In the U.S., citrus is grown on 687,000 acres of land largely found in Florida, California, Arizona, and Texas. Streptomycin, a medically important antibiotic critical in treating tuberculosis, is banned for agricultural and/or non-therapeutic use in both the European Union and Brazil and classified as "critically" important by the World Health Organization (WHO). Tuberculosis kills millions of people each year; more than 10 million people were infected in 2020. Before COVID-19, it was the most lethal infectious disease on the planet.  

By permitting the spraying of streptomycin on citrus crops in Florida, EPA has set a new precedent with the largest-ever permitted use of a medically important antibiotic in U.S agriculture. The spraying of antibiotics has been shown to be largely ineffective against citrus greening disease, but it is estimated that the approval of streptomycin on citrus could result in the use of more than 650,000 pounds each year in Florida alone. Currently, the U.S. uses over 15,000 pounds of that antibiotic class each year. 

Aldicarb is a pesticide that causes nausea, blurred vision, tremors, and other neurotoxic symptoms at extremely low exposure levels, and is also toxic to birds, mammals, and fish. It has been banned in more than a hundred countries across the world. WHO has classified the pesticide as "extremely hazardous." Aldicarb use in citrus is a serious threat to human health. In 2010, after finding that continued use of aldicarb, particularly in citrus groves, posed high dietary risks to infants and young children, EPA and Bayer agreed to terminate its use in the U.S. EPA also identified significant risks to farmworkers exposed to aldicarb. By permitting its use on citrus crops in Florida, EPA is reintroducing 2.5 million pounds of aldicarb into the environment across 100,000 acres.

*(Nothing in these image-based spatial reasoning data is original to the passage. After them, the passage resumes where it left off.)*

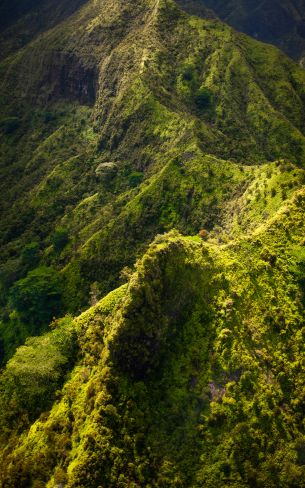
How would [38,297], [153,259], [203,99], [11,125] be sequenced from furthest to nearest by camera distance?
[11,125] < [203,99] < [38,297] < [153,259]

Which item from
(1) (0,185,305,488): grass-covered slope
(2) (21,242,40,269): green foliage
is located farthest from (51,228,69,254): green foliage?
(1) (0,185,305,488): grass-covered slope

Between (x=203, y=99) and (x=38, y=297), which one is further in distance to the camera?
(x=203, y=99)

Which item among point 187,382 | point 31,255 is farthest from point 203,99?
point 187,382

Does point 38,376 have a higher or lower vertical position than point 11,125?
lower

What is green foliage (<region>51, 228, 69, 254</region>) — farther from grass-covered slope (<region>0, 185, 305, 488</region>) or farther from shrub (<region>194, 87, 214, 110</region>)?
shrub (<region>194, 87, 214, 110</region>)

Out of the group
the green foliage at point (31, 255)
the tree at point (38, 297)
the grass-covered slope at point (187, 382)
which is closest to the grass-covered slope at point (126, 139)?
the green foliage at point (31, 255)

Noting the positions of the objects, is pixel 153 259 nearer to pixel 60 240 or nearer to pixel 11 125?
pixel 60 240

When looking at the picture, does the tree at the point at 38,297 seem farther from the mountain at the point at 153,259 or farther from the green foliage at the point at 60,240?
the green foliage at the point at 60,240
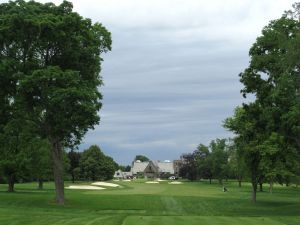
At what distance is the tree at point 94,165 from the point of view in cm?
13325

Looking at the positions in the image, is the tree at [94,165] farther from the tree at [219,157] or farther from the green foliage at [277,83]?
the green foliage at [277,83]

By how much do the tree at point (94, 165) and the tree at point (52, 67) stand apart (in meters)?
89.7

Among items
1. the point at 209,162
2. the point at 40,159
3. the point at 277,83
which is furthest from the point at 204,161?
the point at 277,83

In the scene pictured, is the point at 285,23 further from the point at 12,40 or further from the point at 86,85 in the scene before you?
the point at 12,40

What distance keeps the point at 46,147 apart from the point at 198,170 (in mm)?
89639

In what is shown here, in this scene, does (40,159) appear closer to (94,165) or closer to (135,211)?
(135,211)

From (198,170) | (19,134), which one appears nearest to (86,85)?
(19,134)

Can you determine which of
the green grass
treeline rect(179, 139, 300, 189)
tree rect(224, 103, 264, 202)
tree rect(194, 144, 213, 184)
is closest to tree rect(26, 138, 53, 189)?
the green grass

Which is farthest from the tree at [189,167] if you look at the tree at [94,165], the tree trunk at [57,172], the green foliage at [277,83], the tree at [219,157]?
the tree trunk at [57,172]

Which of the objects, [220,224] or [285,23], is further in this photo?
[285,23]

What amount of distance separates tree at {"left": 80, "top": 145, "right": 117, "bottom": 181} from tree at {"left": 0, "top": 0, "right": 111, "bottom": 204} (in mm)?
89749

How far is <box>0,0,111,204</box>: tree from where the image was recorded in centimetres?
3822

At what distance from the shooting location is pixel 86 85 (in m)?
41.0

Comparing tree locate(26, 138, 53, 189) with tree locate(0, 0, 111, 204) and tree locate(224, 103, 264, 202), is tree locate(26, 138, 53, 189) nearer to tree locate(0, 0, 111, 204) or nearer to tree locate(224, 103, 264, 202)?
tree locate(0, 0, 111, 204)
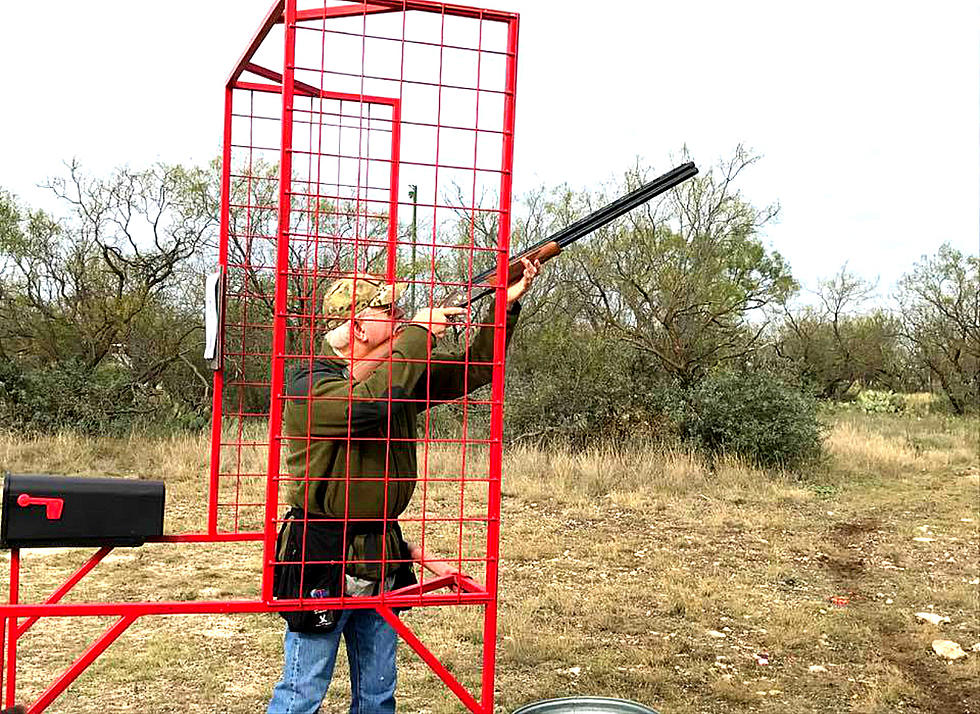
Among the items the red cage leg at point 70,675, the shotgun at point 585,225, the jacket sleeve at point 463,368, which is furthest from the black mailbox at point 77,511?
the shotgun at point 585,225

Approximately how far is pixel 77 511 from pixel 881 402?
2206 centimetres

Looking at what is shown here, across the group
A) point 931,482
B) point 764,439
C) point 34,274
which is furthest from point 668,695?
point 34,274

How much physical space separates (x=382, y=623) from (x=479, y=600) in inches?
23.1

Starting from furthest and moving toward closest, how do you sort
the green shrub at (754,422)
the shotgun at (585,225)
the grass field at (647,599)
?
1. the green shrub at (754,422)
2. the grass field at (647,599)
3. the shotgun at (585,225)

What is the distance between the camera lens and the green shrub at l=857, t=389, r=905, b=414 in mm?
21859

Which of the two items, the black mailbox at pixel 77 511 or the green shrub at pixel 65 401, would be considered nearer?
the black mailbox at pixel 77 511

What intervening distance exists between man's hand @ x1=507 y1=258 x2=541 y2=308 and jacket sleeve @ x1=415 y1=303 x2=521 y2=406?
0.03 meters

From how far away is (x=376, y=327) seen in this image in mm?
3049

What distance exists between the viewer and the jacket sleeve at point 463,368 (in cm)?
303

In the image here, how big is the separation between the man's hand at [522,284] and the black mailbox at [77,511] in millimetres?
1218

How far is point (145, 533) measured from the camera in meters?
2.82

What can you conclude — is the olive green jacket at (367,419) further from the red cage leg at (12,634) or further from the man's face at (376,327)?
the red cage leg at (12,634)

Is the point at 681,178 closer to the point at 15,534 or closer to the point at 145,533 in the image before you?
the point at 145,533

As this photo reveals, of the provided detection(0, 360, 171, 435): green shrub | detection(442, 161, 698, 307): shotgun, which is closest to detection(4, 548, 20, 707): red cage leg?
detection(442, 161, 698, 307): shotgun
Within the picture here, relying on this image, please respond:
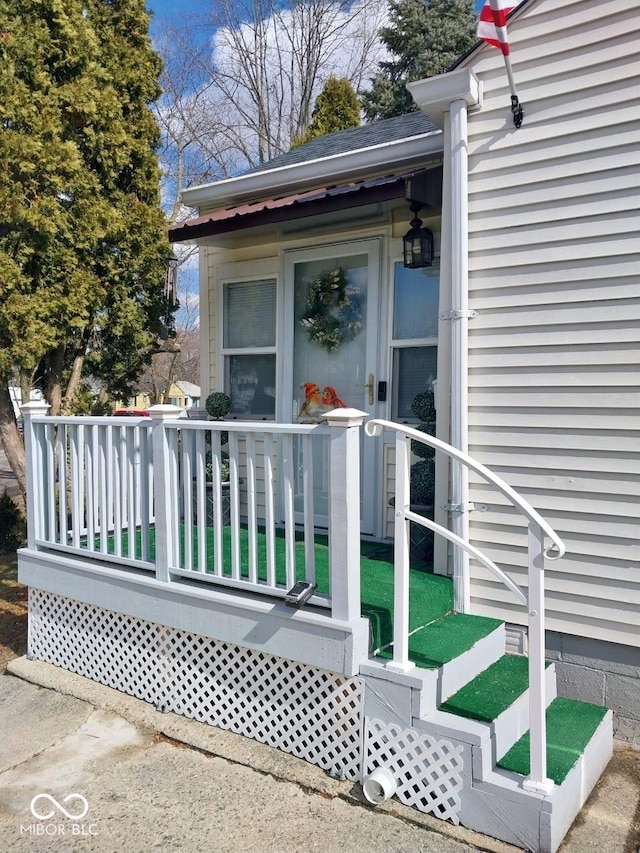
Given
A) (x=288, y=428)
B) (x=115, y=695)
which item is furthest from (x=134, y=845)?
(x=288, y=428)

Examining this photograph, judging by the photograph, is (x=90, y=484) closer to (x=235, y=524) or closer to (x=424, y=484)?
(x=235, y=524)

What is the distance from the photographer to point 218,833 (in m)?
2.55

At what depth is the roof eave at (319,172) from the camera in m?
4.34

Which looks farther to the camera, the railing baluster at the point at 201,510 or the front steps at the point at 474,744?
the railing baluster at the point at 201,510

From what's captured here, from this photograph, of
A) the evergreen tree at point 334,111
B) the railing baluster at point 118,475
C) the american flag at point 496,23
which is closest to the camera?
the american flag at point 496,23

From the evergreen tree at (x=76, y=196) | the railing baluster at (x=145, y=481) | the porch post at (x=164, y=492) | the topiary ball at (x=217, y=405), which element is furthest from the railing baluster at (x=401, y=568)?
the evergreen tree at (x=76, y=196)

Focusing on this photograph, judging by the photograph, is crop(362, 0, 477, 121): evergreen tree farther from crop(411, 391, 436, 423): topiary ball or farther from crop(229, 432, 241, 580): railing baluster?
crop(229, 432, 241, 580): railing baluster

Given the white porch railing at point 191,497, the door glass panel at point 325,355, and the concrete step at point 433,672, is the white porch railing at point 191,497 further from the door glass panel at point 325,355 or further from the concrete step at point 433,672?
the door glass panel at point 325,355

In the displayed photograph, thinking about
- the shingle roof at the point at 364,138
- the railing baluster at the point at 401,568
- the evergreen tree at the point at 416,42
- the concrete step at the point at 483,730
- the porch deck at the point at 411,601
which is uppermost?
the evergreen tree at the point at 416,42

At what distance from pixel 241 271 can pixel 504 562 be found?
3.24 m

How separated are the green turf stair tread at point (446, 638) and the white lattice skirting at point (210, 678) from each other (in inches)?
12.6

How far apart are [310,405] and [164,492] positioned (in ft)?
5.95

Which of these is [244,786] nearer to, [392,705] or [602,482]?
[392,705]

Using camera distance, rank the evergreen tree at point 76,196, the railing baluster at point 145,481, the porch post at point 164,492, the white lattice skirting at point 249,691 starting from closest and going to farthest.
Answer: the white lattice skirting at point 249,691 < the porch post at point 164,492 < the railing baluster at point 145,481 < the evergreen tree at point 76,196
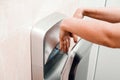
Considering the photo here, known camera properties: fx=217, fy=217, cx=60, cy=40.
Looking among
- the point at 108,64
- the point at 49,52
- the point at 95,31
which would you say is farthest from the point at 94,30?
the point at 108,64

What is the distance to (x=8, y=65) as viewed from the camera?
22.3 inches

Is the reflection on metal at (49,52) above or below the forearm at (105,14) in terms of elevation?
below

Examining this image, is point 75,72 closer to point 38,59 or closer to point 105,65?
point 38,59

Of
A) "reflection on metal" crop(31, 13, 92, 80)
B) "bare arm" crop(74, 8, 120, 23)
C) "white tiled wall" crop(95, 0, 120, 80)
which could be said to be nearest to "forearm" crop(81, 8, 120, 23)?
"bare arm" crop(74, 8, 120, 23)

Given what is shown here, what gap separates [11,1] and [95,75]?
103cm

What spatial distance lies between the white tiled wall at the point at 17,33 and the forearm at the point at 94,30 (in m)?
0.12

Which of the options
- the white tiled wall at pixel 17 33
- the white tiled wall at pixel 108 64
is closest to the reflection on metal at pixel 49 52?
the white tiled wall at pixel 17 33

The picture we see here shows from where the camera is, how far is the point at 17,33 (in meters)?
0.57

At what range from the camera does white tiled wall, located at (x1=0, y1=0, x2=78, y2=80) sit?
0.51 metres

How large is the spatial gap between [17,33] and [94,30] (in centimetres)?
20

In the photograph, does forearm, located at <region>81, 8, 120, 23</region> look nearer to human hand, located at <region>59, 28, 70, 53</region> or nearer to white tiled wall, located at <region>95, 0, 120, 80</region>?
human hand, located at <region>59, 28, 70, 53</region>

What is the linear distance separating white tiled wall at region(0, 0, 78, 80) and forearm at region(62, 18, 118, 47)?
0.12 m

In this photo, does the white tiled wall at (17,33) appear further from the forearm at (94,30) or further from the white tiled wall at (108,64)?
the white tiled wall at (108,64)

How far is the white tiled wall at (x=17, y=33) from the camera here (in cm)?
51
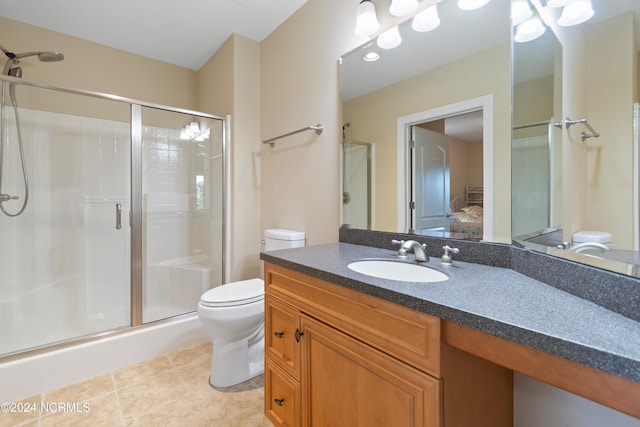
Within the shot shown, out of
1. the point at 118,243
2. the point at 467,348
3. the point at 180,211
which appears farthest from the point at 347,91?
the point at 118,243

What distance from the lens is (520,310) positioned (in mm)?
620

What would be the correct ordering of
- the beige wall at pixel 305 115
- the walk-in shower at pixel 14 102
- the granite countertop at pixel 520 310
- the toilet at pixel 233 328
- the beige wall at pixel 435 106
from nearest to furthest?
the granite countertop at pixel 520 310, the beige wall at pixel 435 106, the toilet at pixel 233 328, the beige wall at pixel 305 115, the walk-in shower at pixel 14 102

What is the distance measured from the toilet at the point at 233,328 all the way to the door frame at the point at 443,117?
0.96 meters

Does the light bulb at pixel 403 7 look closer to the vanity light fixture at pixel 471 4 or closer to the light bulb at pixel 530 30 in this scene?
the vanity light fixture at pixel 471 4

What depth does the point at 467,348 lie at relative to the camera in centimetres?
65

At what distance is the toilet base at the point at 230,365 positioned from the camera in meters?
1.66

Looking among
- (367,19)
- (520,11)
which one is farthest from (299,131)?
(520,11)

"Aldicarb is such a potent nerve toxin that even residues left behind on foods sprayed with it pose unacceptable risks, particularly to infants and young children," said Bill Freese, science policy analyst at Center for Food Safety. "The only acceptable level of use is no use whatsoever. Trump EPA's approval of aldicarb on citrus must be reversed immediately."

Center for Food Safety has previously met with EPA staff to discuss the issue of antibiotic spraying on citrus crops and submitted public comments addressing the health and environmental risks associated with the practice in March 2019. CFS urges the Biden administration to promptly withdraw this ill-conceived approval of spraying aldicarb and streptomycin on citrus crops.